↓

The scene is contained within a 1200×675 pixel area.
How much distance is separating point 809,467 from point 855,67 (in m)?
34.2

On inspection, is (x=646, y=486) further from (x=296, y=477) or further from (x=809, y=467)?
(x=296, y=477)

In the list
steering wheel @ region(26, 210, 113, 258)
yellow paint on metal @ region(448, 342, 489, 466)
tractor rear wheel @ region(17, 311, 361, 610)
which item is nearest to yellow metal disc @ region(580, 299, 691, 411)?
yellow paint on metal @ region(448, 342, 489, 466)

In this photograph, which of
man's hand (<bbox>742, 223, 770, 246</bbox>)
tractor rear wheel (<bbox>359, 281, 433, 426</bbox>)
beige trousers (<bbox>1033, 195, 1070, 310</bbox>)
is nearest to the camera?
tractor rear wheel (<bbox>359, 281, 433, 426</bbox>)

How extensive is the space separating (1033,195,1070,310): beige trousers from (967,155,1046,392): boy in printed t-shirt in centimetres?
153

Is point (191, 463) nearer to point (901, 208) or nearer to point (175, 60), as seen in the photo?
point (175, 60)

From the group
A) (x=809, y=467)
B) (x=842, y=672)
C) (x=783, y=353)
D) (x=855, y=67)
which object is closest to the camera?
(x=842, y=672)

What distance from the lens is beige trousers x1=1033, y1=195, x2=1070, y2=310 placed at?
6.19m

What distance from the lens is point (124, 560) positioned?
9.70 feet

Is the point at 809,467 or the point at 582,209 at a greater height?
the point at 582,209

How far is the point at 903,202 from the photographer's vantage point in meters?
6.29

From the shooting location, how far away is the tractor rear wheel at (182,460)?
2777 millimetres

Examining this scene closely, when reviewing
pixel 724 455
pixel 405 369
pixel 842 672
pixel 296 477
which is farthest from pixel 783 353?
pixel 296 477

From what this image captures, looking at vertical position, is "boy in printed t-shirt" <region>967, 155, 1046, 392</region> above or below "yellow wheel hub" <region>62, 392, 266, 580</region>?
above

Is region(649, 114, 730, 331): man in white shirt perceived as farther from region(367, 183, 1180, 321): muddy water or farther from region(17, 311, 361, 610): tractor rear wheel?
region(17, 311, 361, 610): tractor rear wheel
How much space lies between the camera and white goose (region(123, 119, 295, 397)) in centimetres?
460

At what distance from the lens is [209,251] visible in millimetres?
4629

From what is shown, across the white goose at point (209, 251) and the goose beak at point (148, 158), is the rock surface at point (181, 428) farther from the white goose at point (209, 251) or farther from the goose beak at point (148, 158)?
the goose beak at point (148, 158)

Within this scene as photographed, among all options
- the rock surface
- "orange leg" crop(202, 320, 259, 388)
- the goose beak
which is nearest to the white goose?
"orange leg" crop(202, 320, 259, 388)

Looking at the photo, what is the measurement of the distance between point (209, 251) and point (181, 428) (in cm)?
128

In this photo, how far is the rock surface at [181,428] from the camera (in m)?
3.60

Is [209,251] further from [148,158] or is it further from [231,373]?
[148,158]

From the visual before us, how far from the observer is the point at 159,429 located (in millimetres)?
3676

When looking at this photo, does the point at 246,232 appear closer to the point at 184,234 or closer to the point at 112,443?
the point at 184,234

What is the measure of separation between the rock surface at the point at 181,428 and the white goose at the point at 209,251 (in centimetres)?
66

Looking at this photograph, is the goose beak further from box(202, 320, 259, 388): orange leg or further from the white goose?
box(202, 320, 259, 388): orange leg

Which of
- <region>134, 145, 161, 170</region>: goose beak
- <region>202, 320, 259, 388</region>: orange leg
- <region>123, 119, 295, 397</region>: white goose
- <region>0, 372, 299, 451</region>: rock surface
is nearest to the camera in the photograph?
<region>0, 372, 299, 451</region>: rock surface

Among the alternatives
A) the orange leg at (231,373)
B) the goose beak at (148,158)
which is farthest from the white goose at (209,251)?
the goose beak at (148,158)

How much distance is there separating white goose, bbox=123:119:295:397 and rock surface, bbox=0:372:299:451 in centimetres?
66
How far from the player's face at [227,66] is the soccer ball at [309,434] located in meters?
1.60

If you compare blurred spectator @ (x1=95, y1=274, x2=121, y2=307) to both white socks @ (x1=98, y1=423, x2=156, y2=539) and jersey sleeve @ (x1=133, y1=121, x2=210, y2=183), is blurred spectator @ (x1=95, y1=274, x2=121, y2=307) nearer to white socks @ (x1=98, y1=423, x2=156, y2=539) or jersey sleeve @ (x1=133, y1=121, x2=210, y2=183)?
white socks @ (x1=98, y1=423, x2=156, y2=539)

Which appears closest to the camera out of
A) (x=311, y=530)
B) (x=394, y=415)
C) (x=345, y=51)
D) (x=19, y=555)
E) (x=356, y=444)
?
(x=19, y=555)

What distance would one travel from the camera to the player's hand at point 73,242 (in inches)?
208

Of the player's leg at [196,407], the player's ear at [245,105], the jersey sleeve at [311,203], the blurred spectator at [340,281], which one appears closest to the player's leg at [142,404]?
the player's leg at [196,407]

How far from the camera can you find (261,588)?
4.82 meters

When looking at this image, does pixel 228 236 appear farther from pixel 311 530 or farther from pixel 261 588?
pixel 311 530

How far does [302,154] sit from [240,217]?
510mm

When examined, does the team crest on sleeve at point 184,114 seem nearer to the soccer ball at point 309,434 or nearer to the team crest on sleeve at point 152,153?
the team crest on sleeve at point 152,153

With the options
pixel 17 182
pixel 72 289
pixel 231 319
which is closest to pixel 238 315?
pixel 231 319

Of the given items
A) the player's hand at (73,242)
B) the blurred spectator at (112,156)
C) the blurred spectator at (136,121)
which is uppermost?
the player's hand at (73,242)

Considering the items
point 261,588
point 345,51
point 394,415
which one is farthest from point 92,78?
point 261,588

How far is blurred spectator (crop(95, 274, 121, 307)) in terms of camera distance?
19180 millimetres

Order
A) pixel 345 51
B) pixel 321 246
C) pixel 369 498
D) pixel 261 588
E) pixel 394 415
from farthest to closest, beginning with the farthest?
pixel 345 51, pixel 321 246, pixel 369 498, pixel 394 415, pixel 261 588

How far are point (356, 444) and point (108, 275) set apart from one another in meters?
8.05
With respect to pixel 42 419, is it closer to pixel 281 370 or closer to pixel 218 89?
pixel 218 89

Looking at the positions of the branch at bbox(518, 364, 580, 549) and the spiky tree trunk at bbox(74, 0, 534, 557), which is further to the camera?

↑

> WRITTEN PROBLEM
Return every line of the material exactly.

> COMPLETE ANSWER
The scene is contained within a 1200×675 pixel area.
How much distance is separating point 809,467 from point 855,67 (in m)?
34.2

On inspection, is (x=646, y=486) further from (x=296, y=477) or further from (x=809, y=467)?
(x=296, y=477)

In the list
steering wheel @ region(26, 210, 113, 258)
yellow paint on metal @ region(448, 342, 489, 466)
tractor rear wheel @ region(17, 311, 361, 610)
which item is nearest to yellow metal disc @ region(580, 299, 691, 411)?
yellow paint on metal @ region(448, 342, 489, 466)

In this photograph, which of
man's hand (<bbox>742, 223, 770, 246</bbox>)
tractor rear wheel (<bbox>359, 281, 433, 426</bbox>)
beige trousers (<bbox>1033, 195, 1070, 310</bbox>)
is nearest to the camera?
tractor rear wheel (<bbox>359, 281, 433, 426</bbox>)

How extensive is the space separating (1033,195,1070,310): beige trousers from (967,155,1046,392): boy in printed t-shirt in centimetres?
153

Is point (191, 463) nearer to point (901, 208) or nearer to point (175, 60), as seen in the photo?
point (175, 60)

From the group
A) (x=809, y=467)
B) (x=842, y=672)
C) (x=783, y=353)
D) (x=855, y=67)
which object is closest to the camera?
(x=842, y=672)

What distance from the lens is beige trousers x1=1033, y1=195, x2=1070, y2=310 placed at?
6.19m

What distance from the lens is point (124, 560) positioned?
9.70 feet

Is the point at 809,467 or the point at 582,209 at a greater height?
the point at 582,209

How far is the point at 903,202 from the photographer's vantage point in meters?
6.29

From the shooting location, how far away is the tractor rear wheel at (182,460)?
2777 millimetres

Examining this scene closely, when reviewing
pixel 724 455
pixel 405 369
pixel 842 672
pixel 296 477
which is farthest from pixel 783 353?
pixel 296 477

From what this image captures, looking at vertical position, is "boy in printed t-shirt" <region>967, 155, 1046, 392</region> above or below "yellow wheel hub" <region>62, 392, 266, 580</region>?
above

Is region(649, 114, 730, 331): man in white shirt perceived as farther from region(367, 183, 1180, 321): muddy water or farther from region(17, 311, 361, 610): tractor rear wheel?
region(17, 311, 361, 610): tractor rear wheel
How much space lies between the camera and white goose (region(123, 119, 295, 397)) in centimetres?
460

At what distance from the lens is [209,251] visible in millimetres?
4629

From what is shown, across the white goose at point (209, 251) and the goose beak at point (148, 158), is the rock surface at point (181, 428) farther from the white goose at point (209, 251) or farther from the goose beak at point (148, 158)?
the goose beak at point (148, 158)

Within this scene as photographed, among all options
- the rock surface
- "orange leg" crop(202, 320, 259, 388)
- the goose beak
which is nearest to the white goose?
"orange leg" crop(202, 320, 259, 388)

Looking at the photo, what is the measurement of the distance between point (209, 251) and point (181, 428) (in cm)?
128

In this photo, how far is the rock surface at [181,428] from the camera (in m)?
3.60

Is [209,251] further from [148,158] or is it further from [231,373]?
[148,158]

From the visual before us, how far from the observer is the point at 159,429 located (in millimetres)?
3676

When looking at this photo, does the point at 246,232 appear closer to the point at 184,234 or closer to the point at 112,443?
the point at 184,234

What is the measure of separation between the rock surface at the point at 181,428 and the white goose at the point at 209,251 (in centimetres)?
66

Looking at this photograph, is the goose beak further from box(202, 320, 259, 388): orange leg or further from the white goose?
box(202, 320, 259, 388): orange leg

Which of
- <region>134, 145, 161, 170</region>: goose beak
- <region>202, 320, 259, 388</region>: orange leg
- <region>123, 119, 295, 397</region>: white goose
- <region>0, 372, 299, 451</region>: rock surface
is nearest to the camera in the photograph?
<region>0, 372, 299, 451</region>: rock surface

Among the alternatives
A) the orange leg at (231,373)
B) the goose beak at (148,158)
which is farthest from the white goose at (209,251)?
the goose beak at (148,158)

How much distance is there separating white goose, bbox=123:119:295:397 and rock surface, bbox=0:372:299:451 in centimetres?
66
How far from the player's face at [227,66] is the soccer ball at [309,434] located in meters?
1.60

If you compare blurred spectator @ (x1=95, y1=274, x2=121, y2=307) to both white socks @ (x1=98, y1=423, x2=156, y2=539) and jersey sleeve @ (x1=133, y1=121, x2=210, y2=183), is blurred spectator @ (x1=95, y1=274, x2=121, y2=307) nearer to white socks @ (x1=98, y1=423, x2=156, y2=539) or jersey sleeve @ (x1=133, y1=121, x2=210, y2=183)?
white socks @ (x1=98, y1=423, x2=156, y2=539)

Which appears closest to the camera out of
A) (x=311, y=530)
B) (x=394, y=415)
C) (x=345, y=51)
D) (x=19, y=555)
E) (x=356, y=444)
?
(x=19, y=555)

What distance would one travel from the camera to the player's hand at point 73,242 (in inches)?
208

Of the player's leg at [196,407], the player's ear at [245,105], the jersey sleeve at [311,203], the blurred spectator at [340,281], which one appears closest to the player's leg at [142,404]?
the player's leg at [196,407]

How far from the camera can you find (261,588)?
4.82 meters

When looking at this image, does pixel 228 236 appear farther from pixel 311 530 or farther from pixel 261 588?
pixel 311 530

How far does [302,154] sit from [240,217]?
510mm

When examined, does the team crest on sleeve at point 184,114 seem nearer to the soccer ball at point 309,434 or nearer to the team crest on sleeve at point 152,153?
the team crest on sleeve at point 152,153

With the options
pixel 17 182
pixel 72 289
pixel 231 319
which is closest to pixel 238 315?
pixel 231 319

Of the given items
A) the player's hand at (73,242)
B) the blurred spectator at (112,156)
C) the blurred spectator at (136,121)
which is uppermost?
the player's hand at (73,242)

Considering the items
point 261,588
point 345,51
point 394,415
which one is farthest from point 92,78?
point 261,588

How far is blurred spectator (crop(95, 274, 121, 307)) in terms of camera distance?
19180 millimetres

Order
A) pixel 345 51
B) pixel 321 246
C) pixel 369 498
D) pixel 261 588
E) pixel 394 415
from farthest to closest, beginning with the farthest?
pixel 345 51, pixel 321 246, pixel 369 498, pixel 394 415, pixel 261 588

How far are point (356, 444) and point (108, 275) set apart from one another in meters?
8.05
With respect to pixel 42 419, is it closer to pixel 281 370 or closer to pixel 218 89?
pixel 218 89

Looking at the positions of the branch at bbox(518, 364, 580, 549) and the spiky tree trunk at bbox(74, 0, 534, 557), which is further to the camera?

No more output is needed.